La procureure générale du Mont-Liban, Ghada Aoun, continue d’être au centre de remous judiciaires. L’Inspection judiciaire (IJ) dont relève la mise en jeu de la responsabilité disciplinaire des magistrats l’a déférée la semaine dernière devant le conseil de discipline chargé de statuer sur les infractions reprochées aux juges.
L’annonce de la convocation n’a pas été publiée de manière officielle, et encore moins sa date et les griefs reprochés à Mme Aoun. La loi édicte en effet le secret de la procédure menée au sein de l’IJ et du conseil de discipline. La procureure a cependant elle-même confirmé l’information samedi via son compte Twitter. « Il est ainsi demandé de poursuivre le seul juge qui a osé ouvrir des dossiers ! Monsieur le président de l’Inspection judiciaire, pouvez-vous me dire pourquoi n’avoir pas déféré devant le conseil disciplinaire celui qui a étouffé le dossier des changeurs (…) ou celui qui tente de m’empêcher de poursuivre le dossier (de la société de convoyage de fonds) Mecattaf ? » a-t-elle écrit, en allusion au procureur général près la Cour de cassation Ghassan Oueidate.
La juge avait été déférée une première fois en avril 2021 devant l’IJ. Elle avait à l’époque effectué des descentes ultramédiatisées au siège de la société Mecattaf, à Awkar (Metn), devant une foule de partisans du Courant patriotique libre (dont elle est proche), qu’elle avait harangués. Elle avait également refusé de se conformer à une décision de M. Oueidate, consistant à la dessaisir des affaires liées aux crimes financiers. Le Conseil supérieur de la magistrature (CSM) lui reprochait ainsi « sa violation récurrente du droit de réserve et son refus de répondre aux convocations du ministère public ». On ne sait pas si les motifs pour lesquels Mme Aoun a été déférée la semaine dernière devant le conseil de discipline sont liés à une enquête qu’aurait menée l’Inspection judiciaire pendant plus d’une année sur ces questions.
Non conforme aux règles
Ghada Aoun avait également été convoquée devant le même conseil le mois dernier. Elle venait d’effectuer un séjour en France, au cours duquel elle avait accusé publiquement de corruption certains de ses collègues. Et contrairement à ce qu’édicte la loi, Mme Aoun n’avait pas demandé au ministre de la Justice, Henri Khoury, l’autorisation de voyager.
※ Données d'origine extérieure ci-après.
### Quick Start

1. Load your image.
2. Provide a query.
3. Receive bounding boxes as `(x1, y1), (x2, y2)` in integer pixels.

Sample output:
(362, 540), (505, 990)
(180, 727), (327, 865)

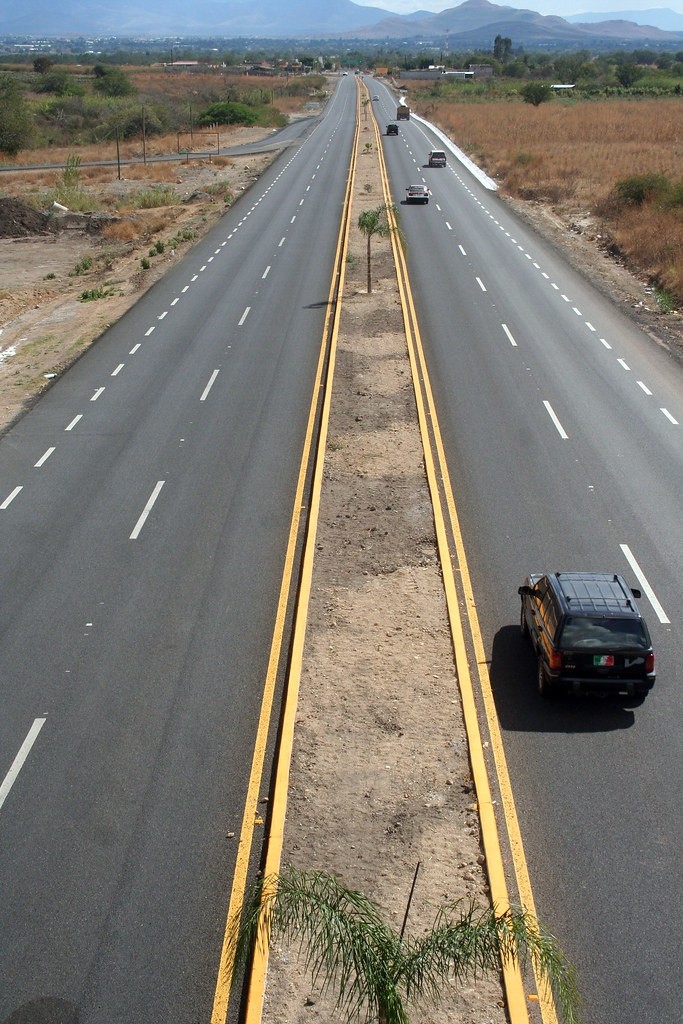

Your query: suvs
(518, 571), (656, 699)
Avec la coordination de l’homme d’affaires Omar Harfouche, alors candidat aux élections législatives de mai, elle avait répondu à une invitation d’une sénatrice française, Nathalie Goulet, pour participer à un colloque tenu dans une annexe du Sénat. Contacté par L’Orient-Le Jour, M. Khoury, pourtant proche du courant aouniste, précise que le carton d’invitation n’était pas conforme aux règles requises. « Nathalie Goulet n’a pas agi au nom du Sénat, et l’invitation n’a pas suivi la voie officielle, celle qui part du Sénat et arrive au ministère de la Justice, en passant par l’ambassade de France et le ministère des Affaires étrangères. »
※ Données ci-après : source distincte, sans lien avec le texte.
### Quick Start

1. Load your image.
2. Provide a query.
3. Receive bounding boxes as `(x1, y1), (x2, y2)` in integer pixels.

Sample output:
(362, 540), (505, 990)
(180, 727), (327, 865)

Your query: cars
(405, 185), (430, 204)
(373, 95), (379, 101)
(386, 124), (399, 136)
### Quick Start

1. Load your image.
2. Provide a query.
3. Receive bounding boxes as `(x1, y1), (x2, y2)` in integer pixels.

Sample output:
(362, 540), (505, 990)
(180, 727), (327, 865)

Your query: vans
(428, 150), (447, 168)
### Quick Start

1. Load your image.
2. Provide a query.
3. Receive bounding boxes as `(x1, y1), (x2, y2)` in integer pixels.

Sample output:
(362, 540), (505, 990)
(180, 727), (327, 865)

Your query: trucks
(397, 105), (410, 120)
Sur la base des propos du ministre Khoury, un responsable politique également proche du camp aouniste estime que si la procureure poursuit ses violations, c’est parce qu’elle jouit de la couverture de plusieurs parties, pas nécessairement de celle du parti fondé par le président de la République Michel Aoun. Il se demande à cet égard pourquoi la procureure n’a subi aucune sanction à ce jour, se référant au fait que les membres de l’Inspection judiciaire ainsi que huit membres (sur dix) du CSM sont nommés par le Conseil des ministres. « Les mesures sont purement judiciaires, mais ceux qui doivent les prendre relèvent de politiques », déplore-t-il, sous couvert d’anonymat. On sait que sur proposition de l’Inspection judiciaire, le CSM a le pouvoir de prononcer des sanctions sévères contre un magistrat. La mesure prise après l’audition du juge concerné peut aller jusqu’à la destitution, si le CSM considère que ce dernier n’est plus habilité à exercer ses fonctions. Mais pour ce faire, il faut le vote de huit de ses membres, majorité difficile à obtenir dans le contexte politique actuel.
Pas de délai de jugement
Le conseil disciplinaire est composé de trois magistrats, à savoir son président, choisi parmi les présidents des dix chambres de la Cour de cassation, et deux membres désignés parmi les présidents de chambre de la cour d’appel. C’est le président du CSM qui les nomme au début de chaque année judiciaire. Contacté par L’OLJ, un proche du CSM refuse, par souci de confidentialité, de révéler leurs noms.
Pour émettre sa décision, le conseil n’est pas tenu par un délai. Un des membres, désigné rapporteur, doit rassembler les preuves, puis établir un rapport à soumettre au conseil. Sur base de ce document, l’instance mène une nouvelle enquête, en préservant certes le droit de défense du juge impliqué. Le jugement du conseil est susceptible de recours devant le Haut Conseil judiciaire de discipline, présidé par le président du CSM (Souheil Abboud) ou son vice-président (Ghassan Oueidate), et formé également de quatre autres membres du CSM.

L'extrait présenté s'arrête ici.